[Rows from a dataset]
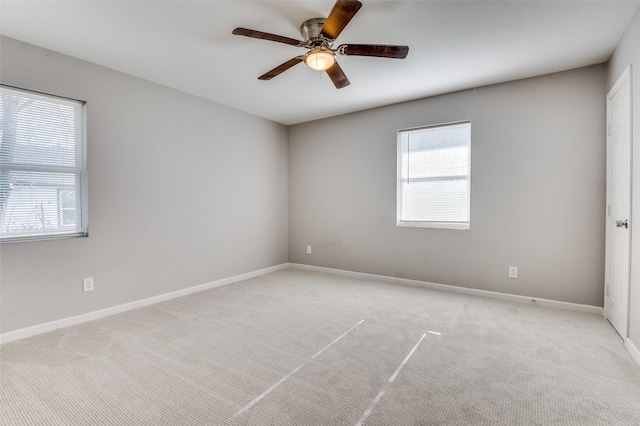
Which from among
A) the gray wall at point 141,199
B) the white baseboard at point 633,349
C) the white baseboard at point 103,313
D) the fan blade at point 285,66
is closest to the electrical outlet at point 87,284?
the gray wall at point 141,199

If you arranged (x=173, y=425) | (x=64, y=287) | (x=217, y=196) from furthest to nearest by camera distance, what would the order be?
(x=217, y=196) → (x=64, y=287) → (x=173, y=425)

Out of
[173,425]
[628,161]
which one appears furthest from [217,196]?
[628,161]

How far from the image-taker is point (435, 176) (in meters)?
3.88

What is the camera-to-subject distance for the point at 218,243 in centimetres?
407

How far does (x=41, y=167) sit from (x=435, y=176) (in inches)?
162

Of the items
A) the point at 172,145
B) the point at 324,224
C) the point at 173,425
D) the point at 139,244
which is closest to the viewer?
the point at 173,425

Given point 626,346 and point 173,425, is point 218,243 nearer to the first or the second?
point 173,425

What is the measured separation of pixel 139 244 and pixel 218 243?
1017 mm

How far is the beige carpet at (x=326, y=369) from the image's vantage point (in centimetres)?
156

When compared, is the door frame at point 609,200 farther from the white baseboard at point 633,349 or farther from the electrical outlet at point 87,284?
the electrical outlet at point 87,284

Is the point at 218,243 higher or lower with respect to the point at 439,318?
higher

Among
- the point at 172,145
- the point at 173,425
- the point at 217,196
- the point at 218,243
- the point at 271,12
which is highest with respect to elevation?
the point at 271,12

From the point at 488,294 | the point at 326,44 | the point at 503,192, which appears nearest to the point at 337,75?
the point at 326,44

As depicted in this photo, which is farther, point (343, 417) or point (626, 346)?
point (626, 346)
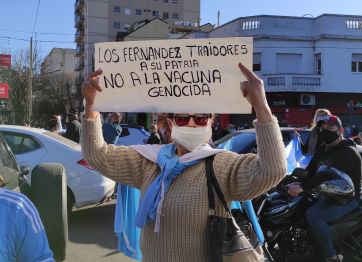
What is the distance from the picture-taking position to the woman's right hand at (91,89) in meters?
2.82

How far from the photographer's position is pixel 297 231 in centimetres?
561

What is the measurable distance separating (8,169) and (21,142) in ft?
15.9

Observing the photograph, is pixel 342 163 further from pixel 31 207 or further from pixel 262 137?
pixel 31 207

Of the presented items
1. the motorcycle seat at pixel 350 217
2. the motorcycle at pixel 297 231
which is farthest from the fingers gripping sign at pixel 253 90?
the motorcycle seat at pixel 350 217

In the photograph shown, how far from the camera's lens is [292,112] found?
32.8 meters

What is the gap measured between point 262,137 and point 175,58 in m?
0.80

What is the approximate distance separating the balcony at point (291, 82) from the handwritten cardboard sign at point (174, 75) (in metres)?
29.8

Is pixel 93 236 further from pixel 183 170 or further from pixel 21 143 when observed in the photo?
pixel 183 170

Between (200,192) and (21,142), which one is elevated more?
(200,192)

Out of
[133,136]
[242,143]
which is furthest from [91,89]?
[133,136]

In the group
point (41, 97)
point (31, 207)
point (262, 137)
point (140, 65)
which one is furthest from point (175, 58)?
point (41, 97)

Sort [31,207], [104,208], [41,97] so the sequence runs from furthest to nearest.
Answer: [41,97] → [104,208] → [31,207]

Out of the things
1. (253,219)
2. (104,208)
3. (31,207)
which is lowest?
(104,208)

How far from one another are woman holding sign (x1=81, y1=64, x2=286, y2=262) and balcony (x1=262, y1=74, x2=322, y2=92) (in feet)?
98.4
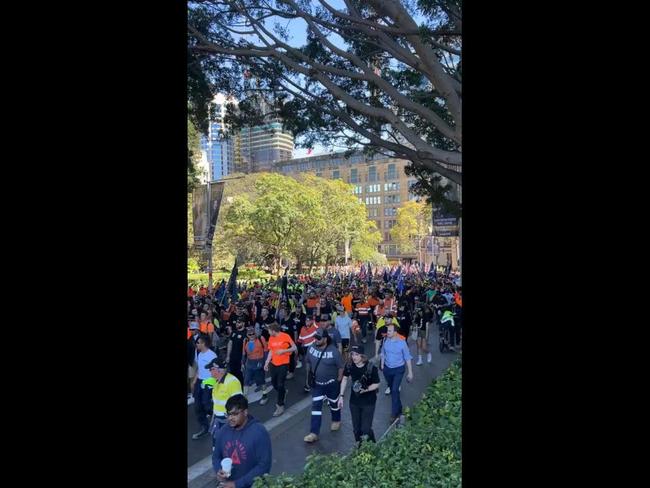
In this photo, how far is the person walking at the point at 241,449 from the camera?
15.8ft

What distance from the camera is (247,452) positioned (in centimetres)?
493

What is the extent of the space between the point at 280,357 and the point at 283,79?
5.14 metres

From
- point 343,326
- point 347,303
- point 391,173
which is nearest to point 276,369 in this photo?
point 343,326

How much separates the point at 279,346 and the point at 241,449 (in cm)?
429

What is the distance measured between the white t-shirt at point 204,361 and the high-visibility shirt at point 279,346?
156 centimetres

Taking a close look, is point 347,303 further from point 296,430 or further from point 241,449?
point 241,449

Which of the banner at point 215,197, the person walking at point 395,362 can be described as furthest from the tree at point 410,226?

:: Your instructions ::
Reproduce the whole listing with "tan rug" substituted for "beige carpet" and every other line left unchanged. Omit the pictures from the output.

:: Response to this task ::
Which from among
A) the gray wall at point 141,199
B) the white baseboard at point 633,349
C) the white baseboard at point 103,313
D) the fan blade at point 285,66
is closest to the electrical outlet at point 87,284?
the gray wall at point 141,199

If you arranged (x=173, y=425) | (x=64, y=287) | (x=217, y=196) from furthest to nearest by camera distance, what would the order be?
(x=217, y=196) → (x=64, y=287) → (x=173, y=425)

Out of
[173,425]
[628,161]
which one appears furthest from [217,196]?
[628,161]

How far from the image-taker is point (435, 176) (in meters)?
3.88

What is the camera-to-subject distance for the point at 218,243 in centimetres?
407

How far does (x=41, y=167) sit from (x=435, y=176) (in inches)?
162

Of the items
A) the point at 172,145
B) the point at 324,224
C) the point at 173,425
D) the point at 139,244
which is closest to the viewer?
the point at 173,425

Given point 626,346 and point 173,425, is point 218,243 nearer to the first or the second?
point 173,425

What is the measured separation of pixel 139 244 and pixel 218 243?
1017 mm

How far is the tan rug at (x=326, y=369) from the image's vantage point (in centimetres)?
156

When compared, is the door frame at point 609,200 farther from the white baseboard at point 633,349 or farther from the electrical outlet at point 87,284?
the electrical outlet at point 87,284

Is the point at 218,243 higher or lower with respect to the point at 439,318?
higher

Among
- the point at 172,145
- the point at 173,425
- the point at 217,196
- the point at 218,243
- the point at 271,12
which is highest with respect to elevation?
the point at 271,12

From the point at 488,294 | the point at 326,44 | the point at 503,192, which appears nearest to the point at 337,75?
the point at 326,44

As depicted in this photo, which is farther, point (343, 417) or point (626, 346)?
point (626, 346)
What is the distance from the picture-taking position to the woman's right hand at (91,89) in meters?
2.82

How far from the photographer's position is pixel 297 231 in centimetres?
561

What is the measurable distance separating (8,169) and (21,142) in ft?
15.9

Observing the photograph, is pixel 342 163 further from pixel 31 207 or further from pixel 262 137?
pixel 31 207

Of the presented items
1. the motorcycle seat at pixel 350 217
2. the motorcycle at pixel 297 231
which is farthest from the fingers gripping sign at pixel 253 90?
the motorcycle seat at pixel 350 217

In the photograph shown, how far from the camera's lens is [292,112] found?
32.8 meters

What is the gap measured between point 262,137 and point 175,58 in m?
0.80

What is the approximate distance separating the balcony at point (291, 82) from the handwritten cardboard sign at point (174, 75) (in metres)?
29.8

Is pixel 93 236 further from pixel 183 170 or further from pixel 21 143 when observed in the photo?
pixel 183 170

Between (200,192) and (21,142), which one is elevated more?
(200,192)

Out of
[133,136]
[242,143]
which is furthest from [91,89]?
[133,136]

In the group
point (41, 97)
point (31, 207)
point (262, 137)
point (140, 65)
which one is furthest from point (175, 58)?
point (41, 97)

Sort [31,207], [104,208], [41,97] so the sequence runs from furthest to nearest.
Answer: [41,97] → [104,208] → [31,207]

Out of the things
1. (253,219)
2. (104,208)
3. (31,207)
which is lowest?
(104,208)

How far from one another are woman holding sign (x1=81, y1=64, x2=286, y2=262) and balcony (x1=262, y1=74, x2=322, y2=92) (in feet)?
98.4
In this photo, how far is the person walking at the point at 241,449 from the camera?
15.8ft

What distance from the camera is (247,452) positioned (in centimetres)?
493

What is the extent of the space between the point at 280,357 and the point at 283,79?
5.14 metres

From
- point 343,326
- point 347,303
- point 391,173
which is nearest to point 276,369 in this photo?
point 343,326

How much separates the point at 279,346 and the point at 241,449 (in cm)?
429

What is the distance measured between the white t-shirt at point 204,361 and the high-visibility shirt at point 279,346?
156 centimetres

Taking a close look, is point 347,303 further from point 296,430 or further from point 241,449?
point 241,449

Which of the banner at point 215,197, the person walking at point 395,362 can be described as furthest from the tree at point 410,226?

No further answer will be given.